AI-powered search goes well beyond keyword matching. Modern systems understand intent, account for context, incorporate prior behavior, and surface results that reflect what an individual shopper is most likely to convert on — not just what literally matches their query. For a retailer like Macy's, which carries an enormous assortment across categories, the ability to intelligently surface the right product for the right customer at the right moment has direct and measurable implications for revenue.
Personalization extends this logic across the entire shopping journey. From the homepage a customer sees when they arrive to the email they receive after abandoning a cart, AI enables retailers to treat every touchpoint as an opportunity to demonstrate relevance. When that relevance is achieved consistently, it builds the kind of trust and loyalty that is increasingly difficult to sustain in a retail environment where competition is only a click away.
Operational Intelligence: Supply Chains and Software Development
The operational benefits of an AI-first retail strategy extend well beyond the customer experience. Two areas where AI is generating significant behind-the-scenes value are supply chain management and software engineering.
In supply chain, AI enables more accurate demand forecasting, smarter inventory allocation, and faster response to disruptions. Retailers who can anticipate what customers will want — and position inventory accordingly — gain a meaningful cost and service advantage over those relying on historical averages and human judgment alone.
In software development, AI is accelerating the pace at which engineering teams can ship new capabilities.
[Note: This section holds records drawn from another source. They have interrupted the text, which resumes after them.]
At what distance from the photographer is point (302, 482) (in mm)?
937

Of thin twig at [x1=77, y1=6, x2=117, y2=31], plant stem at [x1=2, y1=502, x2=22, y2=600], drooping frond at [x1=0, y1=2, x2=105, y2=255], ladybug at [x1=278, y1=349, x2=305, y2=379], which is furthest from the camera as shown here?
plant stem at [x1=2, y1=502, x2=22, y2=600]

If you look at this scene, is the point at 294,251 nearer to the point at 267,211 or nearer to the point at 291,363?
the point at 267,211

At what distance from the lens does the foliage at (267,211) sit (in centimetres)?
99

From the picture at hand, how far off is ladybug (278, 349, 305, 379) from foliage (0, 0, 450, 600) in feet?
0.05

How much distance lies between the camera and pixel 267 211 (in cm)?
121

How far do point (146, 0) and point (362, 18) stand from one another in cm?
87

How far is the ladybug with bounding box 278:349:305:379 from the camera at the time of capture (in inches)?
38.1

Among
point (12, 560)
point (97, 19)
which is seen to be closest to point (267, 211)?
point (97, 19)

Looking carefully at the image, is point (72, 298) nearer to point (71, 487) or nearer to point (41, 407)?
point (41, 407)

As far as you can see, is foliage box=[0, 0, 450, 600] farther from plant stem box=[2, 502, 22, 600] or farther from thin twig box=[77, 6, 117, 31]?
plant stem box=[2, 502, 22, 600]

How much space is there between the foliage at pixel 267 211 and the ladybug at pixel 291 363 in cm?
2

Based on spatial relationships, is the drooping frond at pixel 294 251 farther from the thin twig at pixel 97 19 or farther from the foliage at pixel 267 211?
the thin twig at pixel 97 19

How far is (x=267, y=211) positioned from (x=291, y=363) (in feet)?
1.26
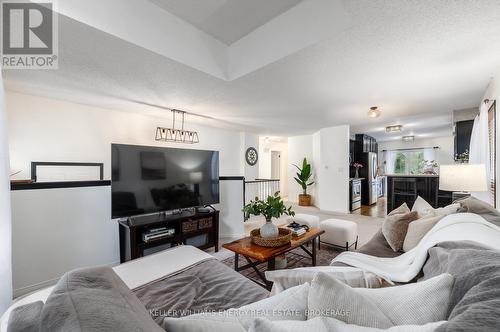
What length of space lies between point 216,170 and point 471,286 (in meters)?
3.11

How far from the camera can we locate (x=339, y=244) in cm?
292

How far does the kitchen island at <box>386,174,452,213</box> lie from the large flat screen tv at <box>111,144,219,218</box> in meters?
3.85

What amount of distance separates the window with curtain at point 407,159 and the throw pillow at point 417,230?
25.7ft

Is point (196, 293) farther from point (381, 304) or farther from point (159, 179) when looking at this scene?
point (159, 179)

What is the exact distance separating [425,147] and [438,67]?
7.57 metres

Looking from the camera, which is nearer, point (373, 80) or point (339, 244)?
point (373, 80)

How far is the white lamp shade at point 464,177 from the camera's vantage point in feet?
6.89

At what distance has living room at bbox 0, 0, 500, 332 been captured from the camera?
677mm

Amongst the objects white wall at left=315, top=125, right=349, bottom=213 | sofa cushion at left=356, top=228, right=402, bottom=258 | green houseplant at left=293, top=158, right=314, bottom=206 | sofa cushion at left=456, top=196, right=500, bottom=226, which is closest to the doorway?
green houseplant at left=293, top=158, right=314, bottom=206

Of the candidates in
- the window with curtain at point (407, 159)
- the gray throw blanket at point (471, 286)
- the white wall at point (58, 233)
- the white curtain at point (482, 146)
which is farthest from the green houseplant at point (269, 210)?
the window with curtain at point (407, 159)

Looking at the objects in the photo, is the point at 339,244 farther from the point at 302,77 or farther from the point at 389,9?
the point at 389,9

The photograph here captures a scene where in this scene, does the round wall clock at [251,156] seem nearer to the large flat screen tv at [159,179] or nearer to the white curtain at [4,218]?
the large flat screen tv at [159,179]

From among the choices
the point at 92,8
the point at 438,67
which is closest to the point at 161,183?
the point at 92,8

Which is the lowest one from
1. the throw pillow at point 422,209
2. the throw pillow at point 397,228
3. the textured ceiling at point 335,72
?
the throw pillow at point 397,228
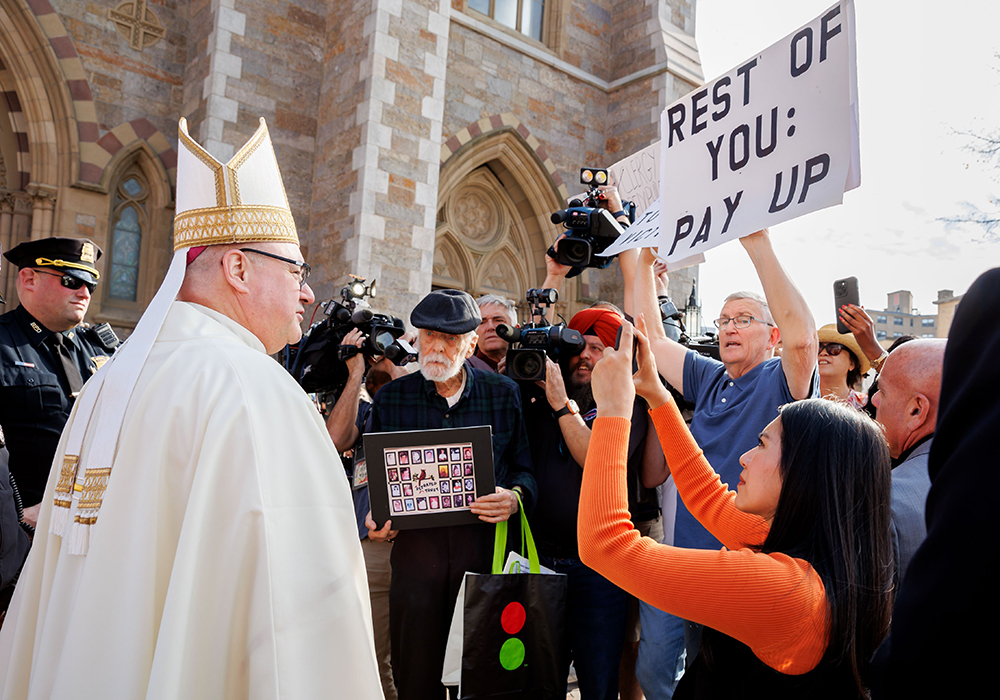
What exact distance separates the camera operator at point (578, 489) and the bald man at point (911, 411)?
1.04 m

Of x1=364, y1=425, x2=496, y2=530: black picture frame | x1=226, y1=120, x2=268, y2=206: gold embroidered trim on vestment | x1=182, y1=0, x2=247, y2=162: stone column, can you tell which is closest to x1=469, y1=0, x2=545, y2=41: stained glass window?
x1=182, y1=0, x2=247, y2=162: stone column

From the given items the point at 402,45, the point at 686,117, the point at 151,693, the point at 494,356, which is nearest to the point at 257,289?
the point at 151,693

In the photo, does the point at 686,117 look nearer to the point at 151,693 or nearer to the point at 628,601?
the point at 628,601

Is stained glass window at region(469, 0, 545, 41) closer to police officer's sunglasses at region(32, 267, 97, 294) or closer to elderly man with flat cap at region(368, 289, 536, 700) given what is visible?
police officer's sunglasses at region(32, 267, 97, 294)

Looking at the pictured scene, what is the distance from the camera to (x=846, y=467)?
1.42m

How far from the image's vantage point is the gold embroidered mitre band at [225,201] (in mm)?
1548

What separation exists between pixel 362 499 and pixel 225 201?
1.98 meters

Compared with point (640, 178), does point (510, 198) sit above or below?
above

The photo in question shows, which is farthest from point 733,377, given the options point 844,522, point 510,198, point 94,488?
point 510,198

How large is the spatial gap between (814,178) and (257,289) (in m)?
1.69

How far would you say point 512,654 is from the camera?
251cm

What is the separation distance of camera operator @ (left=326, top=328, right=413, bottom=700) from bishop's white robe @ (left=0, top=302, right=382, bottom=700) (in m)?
1.88

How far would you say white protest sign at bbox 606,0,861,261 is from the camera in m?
2.14

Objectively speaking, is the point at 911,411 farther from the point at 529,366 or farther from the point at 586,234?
the point at 586,234
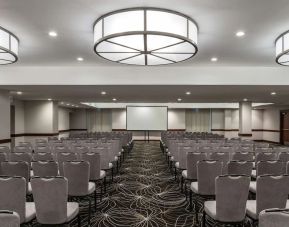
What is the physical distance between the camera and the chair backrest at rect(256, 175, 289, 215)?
304 centimetres

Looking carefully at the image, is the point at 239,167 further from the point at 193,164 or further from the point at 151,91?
the point at 151,91

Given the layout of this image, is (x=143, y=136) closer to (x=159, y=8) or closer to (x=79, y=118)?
(x=79, y=118)

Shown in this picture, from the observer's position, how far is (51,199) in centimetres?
305

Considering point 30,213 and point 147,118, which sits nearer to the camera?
point 30,213

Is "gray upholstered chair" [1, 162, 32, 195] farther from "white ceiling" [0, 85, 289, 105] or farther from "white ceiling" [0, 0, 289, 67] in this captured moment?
"white ceiling" [0, 85, 289, 105]

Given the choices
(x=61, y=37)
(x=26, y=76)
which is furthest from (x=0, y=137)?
(x=61, y=37)

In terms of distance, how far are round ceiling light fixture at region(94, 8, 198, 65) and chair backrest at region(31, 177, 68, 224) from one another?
262 centimetres

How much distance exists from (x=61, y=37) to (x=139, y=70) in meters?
3.61

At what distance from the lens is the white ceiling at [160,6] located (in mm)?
4219

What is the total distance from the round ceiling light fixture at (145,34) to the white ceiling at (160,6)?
0.47 ft

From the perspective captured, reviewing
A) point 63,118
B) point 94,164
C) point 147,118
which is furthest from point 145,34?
point 63,118

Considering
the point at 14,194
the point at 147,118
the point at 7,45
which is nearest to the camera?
the point at 14,194

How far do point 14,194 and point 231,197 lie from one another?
2608 mm

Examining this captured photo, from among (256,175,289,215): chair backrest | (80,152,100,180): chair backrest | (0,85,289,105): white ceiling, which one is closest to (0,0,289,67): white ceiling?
(0,85,289,105): white ceiling
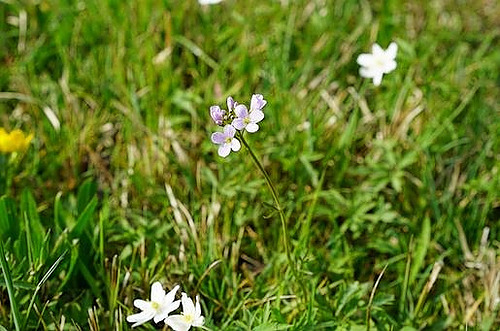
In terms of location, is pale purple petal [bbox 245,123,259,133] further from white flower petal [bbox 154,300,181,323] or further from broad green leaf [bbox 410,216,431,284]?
broad green leaf [bbox 410,216,431,284]

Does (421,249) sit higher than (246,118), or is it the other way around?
(246,118)

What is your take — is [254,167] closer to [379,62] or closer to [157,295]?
[379,62]

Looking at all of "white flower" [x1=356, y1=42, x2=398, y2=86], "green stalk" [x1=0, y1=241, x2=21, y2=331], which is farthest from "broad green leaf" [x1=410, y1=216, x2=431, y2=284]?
"green stalk" [x1=0, y1=241, x2=21, y2=331]

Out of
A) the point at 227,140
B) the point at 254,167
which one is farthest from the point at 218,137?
the point at 254,167

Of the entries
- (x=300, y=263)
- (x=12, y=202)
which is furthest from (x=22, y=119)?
(x=300, y=263)

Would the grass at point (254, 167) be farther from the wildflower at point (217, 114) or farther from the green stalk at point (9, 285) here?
the wildflower at point (217, 114)

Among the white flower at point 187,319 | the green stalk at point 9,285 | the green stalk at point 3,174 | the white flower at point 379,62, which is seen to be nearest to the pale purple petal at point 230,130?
the white flower at point 187,319

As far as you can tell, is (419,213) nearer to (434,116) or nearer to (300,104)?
(434,116)
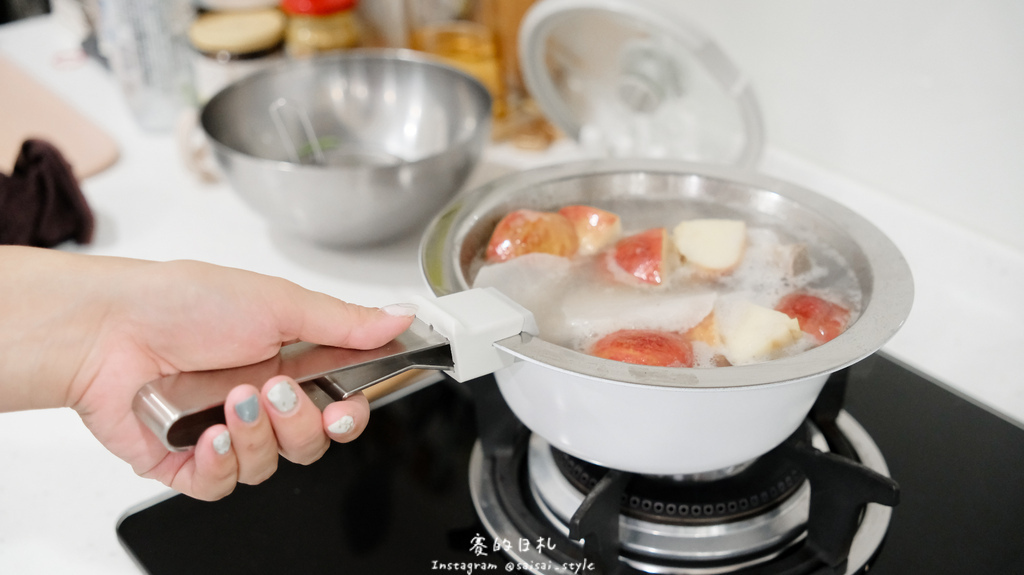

From code generation assistance to automated testing and deployment, AI tools are compressing development cycles and reducing the friction between a business need and a technical solution. For retailers competing in a fast-moving environment, the ability to iterate quickly is a strategic asset.
The Competitive Imperative of an AI-First Future
The retailers who will thrive in the coming decade are those who treat AI not as a project to be completed but as an ongoing capability to be built and refined. The Macy's approach — embedding AI into the DNA of how the business operates rather than treating it as an add-on — offers a useful blueprint for how legacy retailers can compete in an era defined by speed, personalization, and data-driven decision-making.
For retail leaders, the question is no longer whether to invest in AI. The question is whether the investment is deep enough, integrated enough, and strategic enough to close the gap between what the business knows and what it does about it — before a competitor does it first.